First: The post content generated in Markdown format from tumblr.rb, in its trip through nokogiri and html2text and maybe elsewhere, didn’t actually preserve the footnote declarations I’d originally given Tumblr. Even though I had written these posts in Markdown format, and the Markdown form of my posts is presumably preserved somewhere at Tumblr2, tumblr.rb instead downloads HTML and then reverse-converts it back to Markdown format. This conversion doesn’t preserve footnotes as Markdown footnotes; instead it leaves them as static HTML, and it renders the footnote bodies reasonably but the footnote links unreasonably.

So I had to go edit all the posts in which I used footnotes, and manually redo the footnote links using PHP Markdown Extra syntax.

Second: Having done that and told Jekyll to regenerate the blog, I found myself looking at a bunch of raw unconverted PHP Markdown Extra footnote tags. That’s because Jekyll’s markdown processing is done by RDiscount, and the version of RDiscount specified by Octopress’s Gemfile (1.6.8) does not support footnotes at all; footnotes using PHP Markdown Extra syntax were added as a feature of RDiscount 2.0.7, as an optional extension named footnotes.

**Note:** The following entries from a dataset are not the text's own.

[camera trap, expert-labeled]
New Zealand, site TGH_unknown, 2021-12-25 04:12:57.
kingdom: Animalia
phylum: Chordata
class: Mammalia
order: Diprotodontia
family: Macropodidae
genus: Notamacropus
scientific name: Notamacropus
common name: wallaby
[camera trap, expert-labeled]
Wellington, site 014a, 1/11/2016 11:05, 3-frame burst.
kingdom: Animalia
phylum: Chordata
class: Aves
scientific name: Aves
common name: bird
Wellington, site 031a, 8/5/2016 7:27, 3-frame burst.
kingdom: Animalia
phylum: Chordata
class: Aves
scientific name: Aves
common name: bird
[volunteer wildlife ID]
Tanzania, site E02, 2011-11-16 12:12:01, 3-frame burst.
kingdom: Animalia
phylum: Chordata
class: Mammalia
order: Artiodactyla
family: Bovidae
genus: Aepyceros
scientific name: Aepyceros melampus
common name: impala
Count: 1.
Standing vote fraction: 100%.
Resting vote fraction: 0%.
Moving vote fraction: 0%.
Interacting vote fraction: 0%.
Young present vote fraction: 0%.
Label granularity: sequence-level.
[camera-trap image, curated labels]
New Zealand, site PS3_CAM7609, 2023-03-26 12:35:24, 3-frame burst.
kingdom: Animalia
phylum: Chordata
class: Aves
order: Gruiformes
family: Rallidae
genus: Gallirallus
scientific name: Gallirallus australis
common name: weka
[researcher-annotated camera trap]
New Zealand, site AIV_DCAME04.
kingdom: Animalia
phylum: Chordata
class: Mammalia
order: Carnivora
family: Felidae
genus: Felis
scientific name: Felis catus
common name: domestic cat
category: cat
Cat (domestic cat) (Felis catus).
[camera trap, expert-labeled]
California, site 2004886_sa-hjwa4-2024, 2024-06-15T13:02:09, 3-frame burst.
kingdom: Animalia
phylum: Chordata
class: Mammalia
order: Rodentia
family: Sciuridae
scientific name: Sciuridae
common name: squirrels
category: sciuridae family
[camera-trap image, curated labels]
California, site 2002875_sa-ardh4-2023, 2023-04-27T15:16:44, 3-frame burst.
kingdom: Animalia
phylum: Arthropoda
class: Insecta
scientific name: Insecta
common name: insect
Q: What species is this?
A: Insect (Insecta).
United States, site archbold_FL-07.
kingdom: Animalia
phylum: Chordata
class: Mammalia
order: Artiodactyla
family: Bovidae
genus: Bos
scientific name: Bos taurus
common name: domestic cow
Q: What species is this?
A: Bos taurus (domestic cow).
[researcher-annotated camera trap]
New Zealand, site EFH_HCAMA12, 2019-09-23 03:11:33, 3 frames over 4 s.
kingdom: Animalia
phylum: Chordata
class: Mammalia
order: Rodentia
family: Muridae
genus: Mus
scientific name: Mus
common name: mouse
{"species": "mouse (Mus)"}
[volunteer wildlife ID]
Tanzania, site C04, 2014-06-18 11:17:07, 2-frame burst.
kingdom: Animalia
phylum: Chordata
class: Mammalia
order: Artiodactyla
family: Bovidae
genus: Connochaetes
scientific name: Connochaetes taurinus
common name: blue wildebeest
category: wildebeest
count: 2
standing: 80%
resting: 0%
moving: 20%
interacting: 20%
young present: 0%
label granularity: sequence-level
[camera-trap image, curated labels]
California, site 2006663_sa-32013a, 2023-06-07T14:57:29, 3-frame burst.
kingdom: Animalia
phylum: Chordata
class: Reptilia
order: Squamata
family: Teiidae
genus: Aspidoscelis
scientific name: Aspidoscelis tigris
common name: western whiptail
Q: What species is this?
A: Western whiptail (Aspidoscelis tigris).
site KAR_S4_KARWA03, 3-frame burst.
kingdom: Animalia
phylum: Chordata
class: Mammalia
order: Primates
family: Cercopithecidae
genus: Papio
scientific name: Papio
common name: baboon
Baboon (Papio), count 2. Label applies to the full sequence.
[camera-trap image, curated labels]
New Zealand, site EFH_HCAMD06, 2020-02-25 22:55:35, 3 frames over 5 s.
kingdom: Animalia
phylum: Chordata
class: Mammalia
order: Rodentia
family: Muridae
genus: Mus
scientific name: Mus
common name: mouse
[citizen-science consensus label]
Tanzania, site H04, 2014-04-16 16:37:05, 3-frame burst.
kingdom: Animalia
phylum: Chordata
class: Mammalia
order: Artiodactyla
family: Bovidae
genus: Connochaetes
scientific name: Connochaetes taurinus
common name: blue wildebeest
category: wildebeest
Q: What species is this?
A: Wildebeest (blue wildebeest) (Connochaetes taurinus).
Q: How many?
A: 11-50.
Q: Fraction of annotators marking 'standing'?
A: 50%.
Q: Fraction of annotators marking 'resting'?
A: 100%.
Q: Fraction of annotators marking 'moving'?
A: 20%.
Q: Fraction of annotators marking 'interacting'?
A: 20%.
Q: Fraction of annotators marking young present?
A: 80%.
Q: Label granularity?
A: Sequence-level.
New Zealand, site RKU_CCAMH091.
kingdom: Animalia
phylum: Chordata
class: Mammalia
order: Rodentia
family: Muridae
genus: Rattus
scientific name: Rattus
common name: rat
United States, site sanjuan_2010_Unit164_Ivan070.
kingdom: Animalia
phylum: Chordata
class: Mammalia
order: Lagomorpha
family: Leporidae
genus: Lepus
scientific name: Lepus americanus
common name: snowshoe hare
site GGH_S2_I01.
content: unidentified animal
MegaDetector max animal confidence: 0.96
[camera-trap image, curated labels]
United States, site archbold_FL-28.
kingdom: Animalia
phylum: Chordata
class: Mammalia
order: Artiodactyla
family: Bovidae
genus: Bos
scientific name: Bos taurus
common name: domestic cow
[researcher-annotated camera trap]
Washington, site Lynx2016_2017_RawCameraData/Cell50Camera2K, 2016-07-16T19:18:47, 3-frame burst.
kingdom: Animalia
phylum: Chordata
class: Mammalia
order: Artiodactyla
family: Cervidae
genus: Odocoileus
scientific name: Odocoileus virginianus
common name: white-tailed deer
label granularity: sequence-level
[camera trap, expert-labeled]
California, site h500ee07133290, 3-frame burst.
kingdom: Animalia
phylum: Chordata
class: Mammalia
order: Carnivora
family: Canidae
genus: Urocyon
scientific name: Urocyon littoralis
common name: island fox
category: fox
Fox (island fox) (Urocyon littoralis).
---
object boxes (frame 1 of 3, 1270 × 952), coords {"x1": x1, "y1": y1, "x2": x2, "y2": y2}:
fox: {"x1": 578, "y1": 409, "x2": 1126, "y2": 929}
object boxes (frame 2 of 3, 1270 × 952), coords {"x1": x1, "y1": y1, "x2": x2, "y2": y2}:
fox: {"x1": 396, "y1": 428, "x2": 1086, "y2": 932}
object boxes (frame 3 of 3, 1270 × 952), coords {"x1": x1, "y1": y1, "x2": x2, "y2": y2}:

So I had to edit the Gemfile to specify RDiscount 2.0.7, and edit _config.yml to enable the footnotes extension. These changes look like:


-  gem 'rdiscount', '~> 1.6.8'
+  gem 'rdiscount', '~> 2.0.7'


 markdown: rdiscount
+  extensions: [ footnotes ]

Third: Having done that and told Jekyll to regenerate the blog, some posts looked fine, but others had chunks of footnote definition content floating near the end of the post body but before the footnotes, and completely out of order. Some trial and error led me to deduce that RDiscount 2.0.7 does not actually honor the documented PHP Markdown Extra syntax, which allows you to hard-wrap the footnotes or even place the definition offset from the footnote number3; RDiscount is happy only if the footnote number and entire body are on one logical line with no hard line breaks. Since I’m doing all this posting from a colocated Linux VM on which I don’t run X, and thus use text editors in old-school terminal windows, I tend to hard-break my posts (and in fact, the posts I imported from Tumblr tended to be hard-wrapped at 76 columns by something somewhere along the write/post/import pipeline). RDiscount doesn’t play well with these hard breaks.

So I had to edit all the footnoted posts again to comply with RDiscount’s actual behavior.

Summary: you can get nice footnotes from Octopress/Jekyll if you

  • Update to RDiscount 2.0.7
  • Enable RDiscount’s footnotes extension
  • Use the footnote syntax that RDiscount actually supports, which is like PHP Markdown Extra except each footnote definition must stay on one line without hard line breaks
  • If importing your blog from a previous home using a script like tumblr.rb, verify that the conversion actually generates footnote markup

There’s still one more bug with footnotes on the index page, which is that Jekyll generates each page independently through RDiscount, which generates in-page links between the footnotes and their bodies, using the footnote number: for the first footnote, the forward link is #fn:1 and the backward link is #fnref:1. This works fine on individual pages, but on the index page the footnote numbers get reused and collide, so the in-page links don’t work there. Syeong Gan has a post with a deeper description of this problem, and a possible workaround.

  1. Footnotes, Footnotify and Octopress has a pretty good argument in favor of footnotes, as well as a point-in-time description of how to get them to work in Octopress which I think is now outdated: he suggests switching from RDiscount to Kramdown; as mentioned above, RDiscount 2.0.7 added footnote support which mostly works. I tried Kramdown anyway and found RDiscount to do a slightly less bad job of honoring PHP Markdown Extra syntax than Kramdown does.

  2. MarsEdit can edit posts already posted at Tumblr, even if not originally authored with MarsEdit, in their original format: if the post was written in Markdown, MarsEdit’s edit view sees Markdown. This might imply that there’s a better way for Jekyll’s tumblr.rb to use the Tumblr API to get the Markdown source, instead of the reverse-conversion it currently does.

  3. See the PHP Markdown Extra documentation on footnotes, notably the part starting with “Footnotes can contain block-level elements”.